Levy Budget Director Connie Corso said the Coram health center was notified late last month of a $1.4-million cut for the rest of the year. Negotiations to have Stony Brook run the center under its own license, which could have meant more state aid, broke down, forcing the county to seek a larger cut of $2.3 million.
For the Dolan center, officials say it means a cut of $1.1 million, leaving them with only $235,000 from the county for the last five months of the year. Terence Smith, Dolan's administrator, called the cuts "a catastrophe" and warned that the center would "have to severely curtail services" if funding is not restored. Dolan, run by Huntington Hospital, serves 9,000 patients a year.

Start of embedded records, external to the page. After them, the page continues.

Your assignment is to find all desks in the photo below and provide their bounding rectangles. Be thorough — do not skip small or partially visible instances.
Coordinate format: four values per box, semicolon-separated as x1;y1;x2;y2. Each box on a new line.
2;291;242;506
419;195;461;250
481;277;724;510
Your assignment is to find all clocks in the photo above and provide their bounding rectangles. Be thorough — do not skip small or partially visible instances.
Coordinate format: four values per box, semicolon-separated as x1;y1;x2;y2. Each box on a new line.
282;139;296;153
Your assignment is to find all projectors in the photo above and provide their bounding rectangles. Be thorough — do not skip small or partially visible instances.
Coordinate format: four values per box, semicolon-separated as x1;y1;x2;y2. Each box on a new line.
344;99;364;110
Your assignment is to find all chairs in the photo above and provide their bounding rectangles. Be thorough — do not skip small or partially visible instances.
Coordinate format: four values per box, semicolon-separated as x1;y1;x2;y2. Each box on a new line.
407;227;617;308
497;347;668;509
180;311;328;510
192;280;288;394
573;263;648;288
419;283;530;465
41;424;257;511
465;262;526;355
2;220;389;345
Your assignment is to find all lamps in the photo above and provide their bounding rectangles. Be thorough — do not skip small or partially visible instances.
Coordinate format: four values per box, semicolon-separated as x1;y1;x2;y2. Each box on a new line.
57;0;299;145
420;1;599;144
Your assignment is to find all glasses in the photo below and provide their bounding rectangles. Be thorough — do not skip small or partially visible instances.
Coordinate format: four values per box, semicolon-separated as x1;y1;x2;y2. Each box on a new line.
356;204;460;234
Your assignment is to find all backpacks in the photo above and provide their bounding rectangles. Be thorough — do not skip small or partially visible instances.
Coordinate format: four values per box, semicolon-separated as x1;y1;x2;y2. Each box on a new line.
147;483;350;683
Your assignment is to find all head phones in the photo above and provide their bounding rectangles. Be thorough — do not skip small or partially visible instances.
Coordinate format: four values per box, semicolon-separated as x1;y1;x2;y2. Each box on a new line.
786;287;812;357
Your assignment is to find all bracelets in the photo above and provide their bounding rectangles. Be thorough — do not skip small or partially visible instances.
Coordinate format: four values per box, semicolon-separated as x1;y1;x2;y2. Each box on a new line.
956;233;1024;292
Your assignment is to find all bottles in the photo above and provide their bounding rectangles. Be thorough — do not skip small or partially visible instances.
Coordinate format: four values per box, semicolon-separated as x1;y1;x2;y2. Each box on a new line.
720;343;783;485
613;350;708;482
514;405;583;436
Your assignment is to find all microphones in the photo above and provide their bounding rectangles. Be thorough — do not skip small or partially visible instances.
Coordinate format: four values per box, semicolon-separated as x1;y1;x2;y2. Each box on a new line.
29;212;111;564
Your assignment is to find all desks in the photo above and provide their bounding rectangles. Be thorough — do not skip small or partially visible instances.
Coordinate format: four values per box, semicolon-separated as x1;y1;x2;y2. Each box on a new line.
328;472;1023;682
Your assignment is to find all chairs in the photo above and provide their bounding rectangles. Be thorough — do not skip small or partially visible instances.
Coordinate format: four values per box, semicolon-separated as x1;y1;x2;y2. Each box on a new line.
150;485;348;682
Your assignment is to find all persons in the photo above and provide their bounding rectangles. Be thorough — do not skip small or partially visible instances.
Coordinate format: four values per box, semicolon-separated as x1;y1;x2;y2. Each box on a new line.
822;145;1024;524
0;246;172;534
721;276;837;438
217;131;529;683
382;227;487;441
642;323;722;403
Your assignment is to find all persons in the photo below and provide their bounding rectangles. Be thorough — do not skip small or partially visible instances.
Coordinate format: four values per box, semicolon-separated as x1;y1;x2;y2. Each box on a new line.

However, Corso also warned the cuts may rise another 4 percent to 5 percent because the health department has been lax in getting health centers to make patients apply for Medicaid under a policy mandated by Levy six weeks ago.
The administration's action comes after the state late last year clawed back $20 million in aid already paid since 2008 for non-acute care for adult patients at health centers, aid to the medical examiner's office and funding for emergency services volunteers.
Corso said that so far, only 1,400 adults have applied for Medicaid since Levy imposed the new policy, and 85 percent were rejected. She could not say how many patients in all were allowed to receive services without making Medicaid applications. But she said there were seven days at the Brentwood center where no Medicaid applications were filed, and five at Shirley.
"It's a clear indication someone is falling down on the job," she said.